The challenge facing these latter proposals lies in the feasibility and cost of their implementation. In the case of the Volcker rule, for example, it will be challenging for prudential authorities to tell apart permissible activities (market making and underwriting) from prohibited ones (proprietary trading) when assessing banks’ exposures to securities markets. Similar difficulties will be faced by supervisors assessing the nature of and purpose of hedging tools and contracts utilized by ring-fenced banks. This presents policy makers with a dilemma. Should they invest the financial cost and time towards gathering more contemporaneous information in order to create better filters and limit loopholes? Or, if this is viewed as being too costly or simply inefficient, should they move to outright prohibition of all activities related to securities markets?

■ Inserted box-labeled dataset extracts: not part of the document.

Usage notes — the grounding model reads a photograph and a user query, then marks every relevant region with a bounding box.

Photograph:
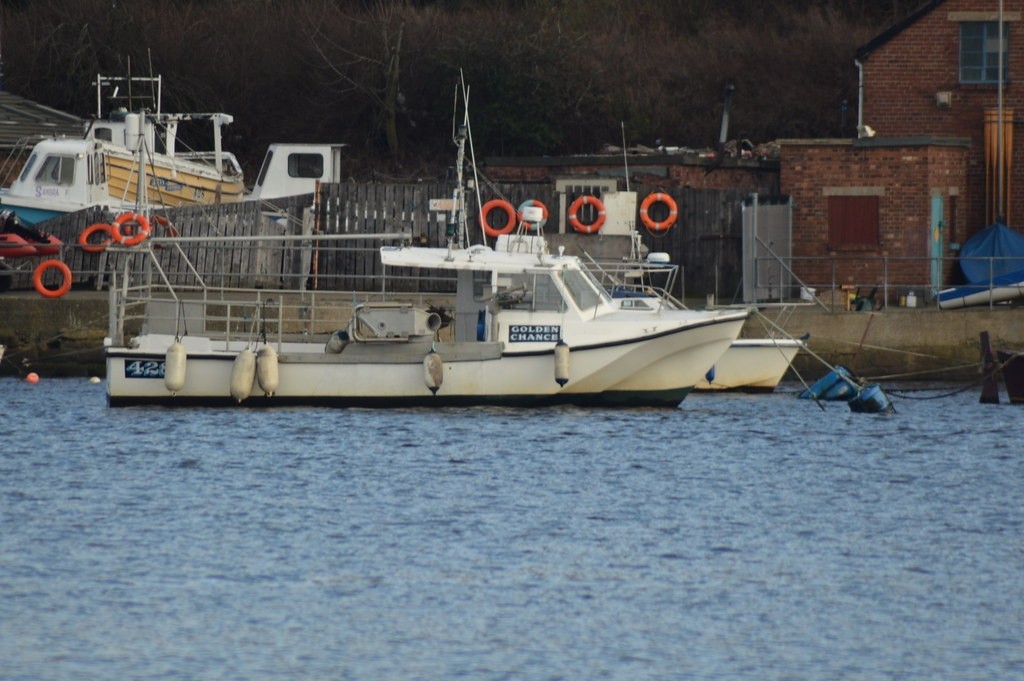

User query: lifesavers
[80,222,114,252]
[516,198,549,233]
[112,215,149,245]
[569,193,606,235]
[32,259,73,298]
[124,212,178,251]
[638,190,679,231]
[476,200,516,239]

The danger with the second option lies in generating incentives to push risk taking beyond the borders of the regulated financial system. If there are indeed no direct financial linkages between retail financial firms and such shadow banking entities, such risk taking may cease being a problem of regulation. However, systemic risk will continue to accumulate in the shadow banks, and since the participants in the regulated and shadow systems are the same, or are, in general linked, a crisis in that sector will continue to exercise a contagion impact on the regulated banking sector.